In effect, the only thing left, by process of elimination, is to hold a diversified portfolio of old-fashioned value stocks and short term bonds, denominated in various currencies, including the dollar. There are three inexpensive ways I can think of to do that.

First is Berkshire Hathaway (BRK.A and BRK.B). Everyone knows Berkshire owns big chunks of many high-profile consumer brands in the U.S., from See’s Candies to Coke to Gillette. But there are some less-known features of Berkshire that make it attractive for all of our diversification goals.

* You can think of Berkshire as a sort of mutual fund in corporate form. It is diversified, though not as much as a mutual fund, and has very low expenses.
* The company’s key assets these days are actually not consumer brands, but rather well-run insurance companies, many with global operations.
* Berkshire’s chairman and vice-chairman, Warren Buffett and Charlie Munger, have been bearish on the dollar for years, and began diversifying out at least as early as summer 2002. They currently hold $20 billion in non-dollar cash and short-term instruments, though this probably understates the true number, since Berkshire’s controlled investment vehicles (again, mainly insurance companies) can be expected to be similarly hedged.

You should not expect Berkshire to deliver its historically amazing 40-year performance of over 20% compounded. Neither the company’s scale nor the pricing of the stock market support that today. However, you can think of Berkshire as a strategy to avoid losing money: it’s an inexpensive way to hedge simultaneously against risk of inflation, a dollar fall, and a fall in average PE ratios of US stocks.

Many professional managers of value-oriented hedge funds are currently holding large amounts of Berkshire Hathaway as an alternative to cash or short-term bonds, for essentially the same reasons outlined here. But they charge 1% per year, while you can easily do the same thing yourself by simply buying Berkshire into your brokerage account.

The second idea is Third Avenue Value Fund (TAVFX). Third Avenue is the only long-running, successful value fund that’s still open to new investors, as far as I’m aware (if you know of another with at least a 15-year published record of results, please write me or append a comment to this article).

Third Avenue is fanatical about buying securities on the cheap. They hold a nice mix of stocks and bonds, US and foreign assets, but above all, their basis is low for everything they own. They are an illustration of research showing that a disciplined value approach tends to outperform growth over time: their performance is something like 17% annualized for 20 years, and they’ve had only one down year. The expense ratio is quite low, which is one reason for their high performance.

A third alternative — which I offer with some reservations — is to hold a value index fund such as Vanguard Small Cap Value Index. I’m less excited about it, partly because it’s not a dollar hedge, but also because their definition of value is, I believe, relative; that is, they simply select the cheaper stocks from whatever happens to be available.

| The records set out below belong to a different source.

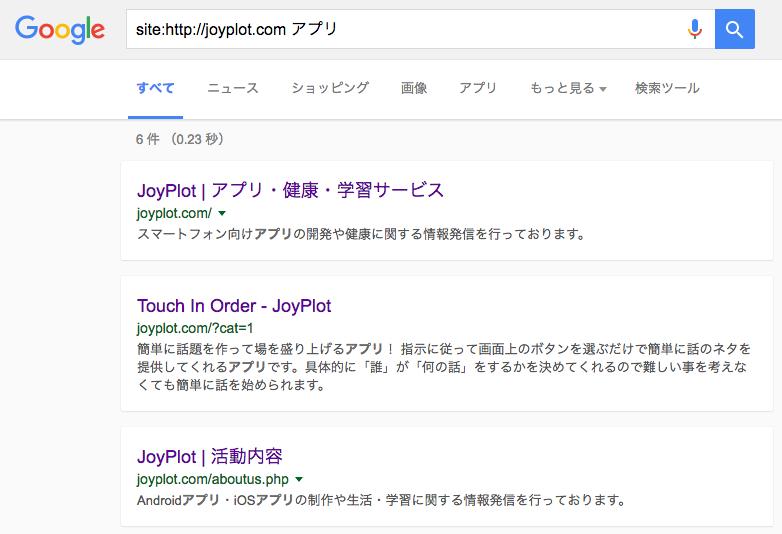 特定のサイト内のページのみを検索する方法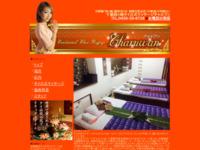 http://charuwan.web.fc2.com/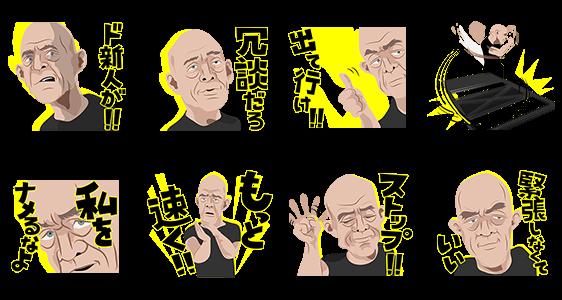 【隠し無料スタンプ】『セッション』 鬼教師の日常 スタンプ(2015年12月09日まで)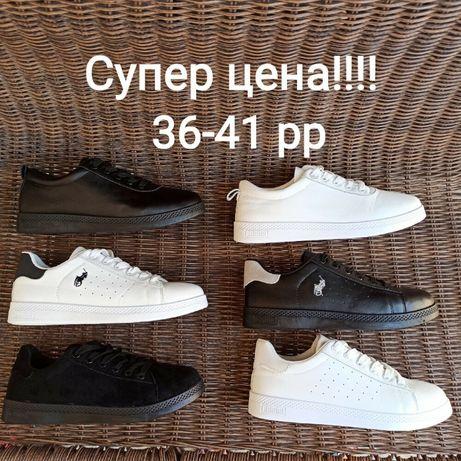 Черные белые кеды кроссовки туфли школьные кожаные подростковые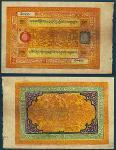 Tibet-100Srang-Banknote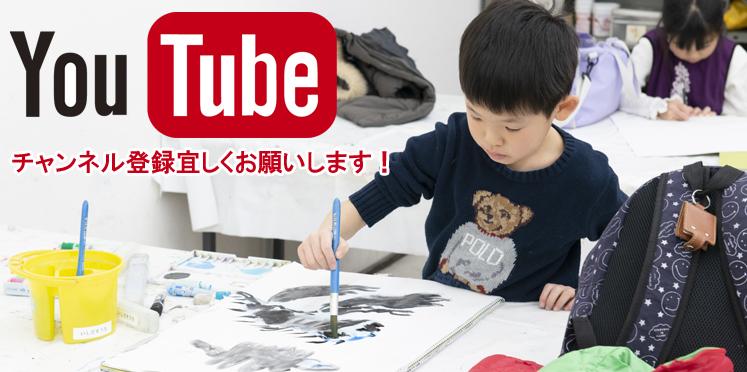 彩光舎絵画教室で行った過去の講座の授業風景を動画でYouTubeにアップしました。是非ご覧ください。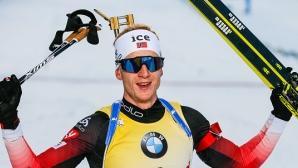 Йоханес Бьо неудържим и в щафетата, донесе първото място на Норвегия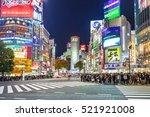 tokyo  japan   november 12 ... | Shutterstock . vector #521921008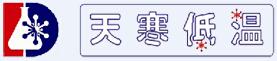 北京天地精儀科技有限公司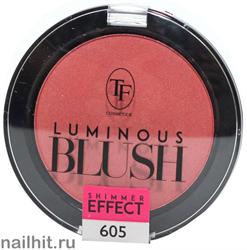 93056 Триумф TF Румяна для лица Luminous BLUSH, тон 605 красный грейпфрут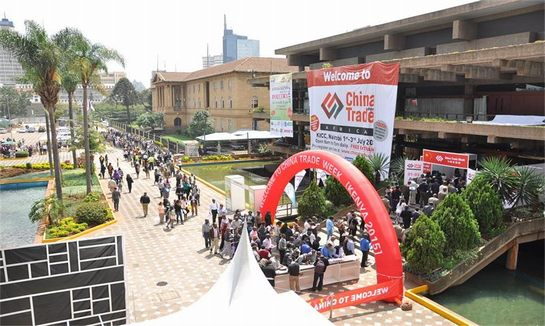 2017年北京儿童教育及产品展览会
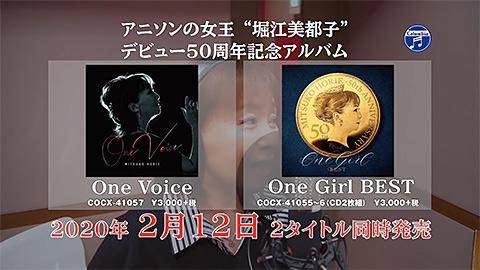 デビュー50周年記念カバーアルバム&ベストアルバム ダイジェスト試聴/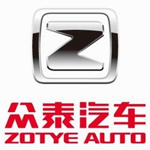 Auto-sales-statistics-China-Zotye-logo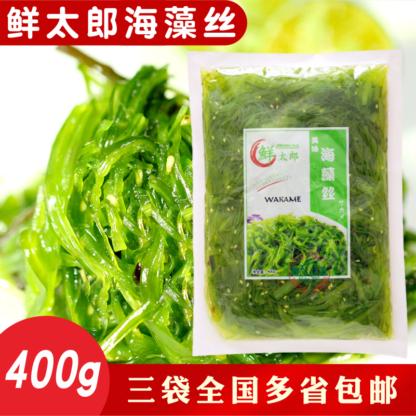 Салат Хияши Вакаме Wakame Китай 400 гр. доставка 6970499530057 продукты из Китая Панда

The risk in Vanguard’s relative value index approach is that, in today’s expensive market, even the cheapest half of public stocks are still pretty expensive. Higher-than average PE results in lower-than-average return (see this recent article). Better in my view to hold a disciplined, managed value fund, that is truly buying things cheap on an absolute basis, at least until the market as a whole approaches a historical norm.

Ask your investment adviser if you’re likely to lose a lot of money by putting a third of your assets in Berkshire, and two thirds in Third Avenue.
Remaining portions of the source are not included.